▸ SOURCE
# How do online Forex traders lose?



## StockyGuy (4 February 2008)

Hi Folks,

This may seem like a strange question, but I'm interested in how online retail (like you and maybe me if I can pluck up the courage) FOREX traders lose their capital.  What are the pitfalls, common and uncommon?

On this subforum, others forums, and OF COURSE on the actual FOREX vendor websites, a rosy picture of easy gains seem to be painted.  Seems like just following simple patterns in volatile pairs at appropriate times (opening times, major events / news stories etc etc).  Do commission and taxes mean that only the exceptionally skilled or lucky earn much consistent clear profit?

IN SUM, how would I LOSE my money trading FOREX if i so desired?:


----------



## Kauri (4 February 2008)

StockyGuy said:


> Hi Folks,
> 
> This may seem like a strange question, but I'm interested in how online retail (like you and maybe me if I can pluck up the courage) FOREX traders lose their capital. What are the pitfalls, common and uncommon?
> 
> ...




  same way as any instrument, don't have a workable plan/market edge and don't use risk management.
Cheers
.........Kauri


----------



## >Apocalypto< (5 February 2008)

I tend to think you lose it faster then trading 10-4, as the monster run 24/7 5.2 days a week, many more opportuities to blow it during the day!  

What u think Kauri??? :


----------



## Stormin_Norman (5 February 2008)

▸ EXERCISE OBJECTIVE
Retype the entire forum thread above on how online Forex traders lose, word for word.

(Records of labeled boxes)
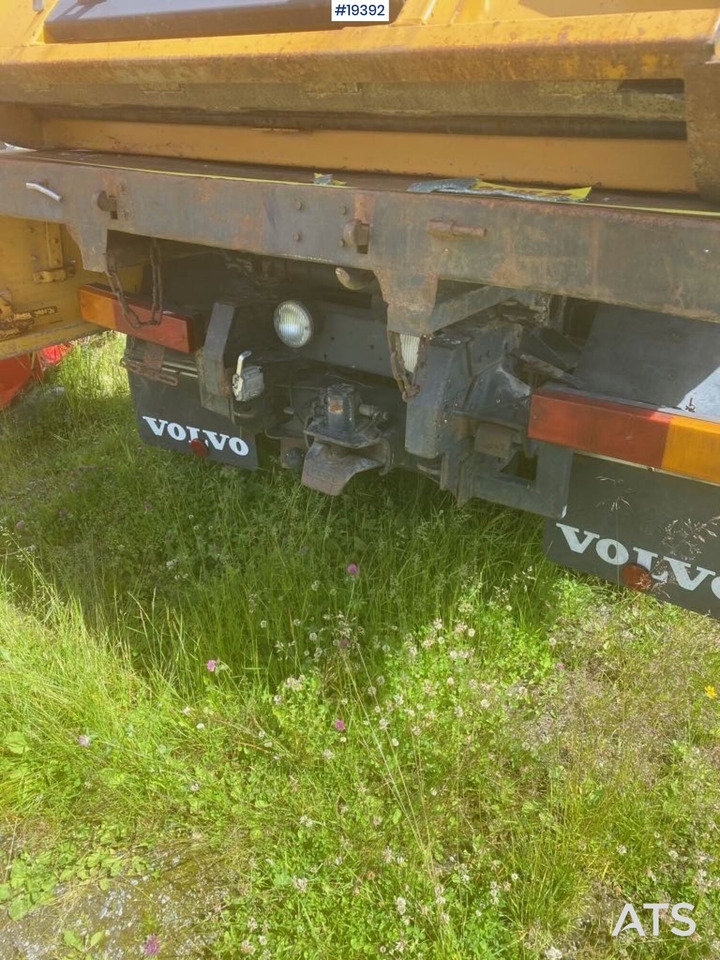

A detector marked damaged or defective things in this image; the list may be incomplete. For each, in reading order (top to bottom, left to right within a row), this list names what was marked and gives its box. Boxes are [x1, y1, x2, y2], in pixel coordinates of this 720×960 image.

rusty metal frame [0, 147, 716, 334]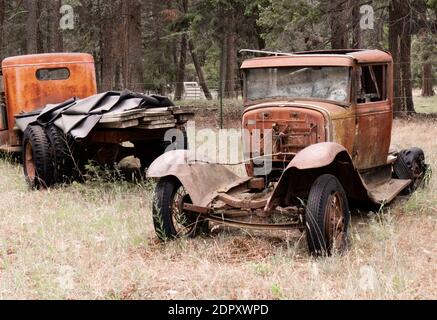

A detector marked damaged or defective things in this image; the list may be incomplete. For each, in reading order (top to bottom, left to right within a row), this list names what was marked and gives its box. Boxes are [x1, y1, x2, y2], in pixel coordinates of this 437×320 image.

rusted metal panel [1, 53, 97, 146]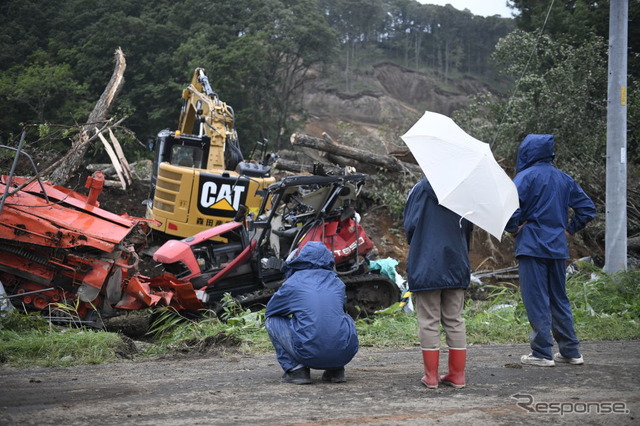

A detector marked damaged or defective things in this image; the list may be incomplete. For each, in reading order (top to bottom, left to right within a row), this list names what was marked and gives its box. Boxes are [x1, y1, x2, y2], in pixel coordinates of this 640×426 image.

damaged machinery cab [146, 68, 276, 238]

▸ PROBLEM SOLUTION
# How do online Forex traders lose?



## StockyGuy (4 February 2008)

Hi Folks,

This may seem like a strange question, but I'm interested in how online retail (like you and maybe me if I can pluck up the courage) FOREX traders lose their capital.  What are the pitfalls, common and uncommon?

On this subforum, others forums, and OF COURSE on the actual FOREX vendor websites, a rosy picture of easy gains seem to be painted.  Seems like just following simple patterns in volatile pairs at appropriate times (opening times, major events / news stories etc etc).  Do commission and taxes mean that only the exceptionally skilled or lucky earn much consistent clear profit?

IN SUM, how would I LOSE my money trading FOREX if i so desired?:


----------



## Kauri (4 February 2008)

StockyGuy said:


> Hi Folks,
> 
> This may seem like a strange question, but I'm interested in how online retail (like you and maybe me if I can pluck up the courage) FOREX traders lose their capital. What are the pitfalls, common and uncommon?
> 
> ...




  same way as any instrument, don't have a workable plan/market edge and don't use risk management.
Cheers
.........Kauri


----------



## >Apocalypto< (5 February 2008)

I tend to think you lose it faster then trading 10-4, as the monster run 24/7 5.2 days a week, many more opportuities to blow it during the day!  

What u think Kauri??? :


----------



## Stormin_Norman (5 February 2008)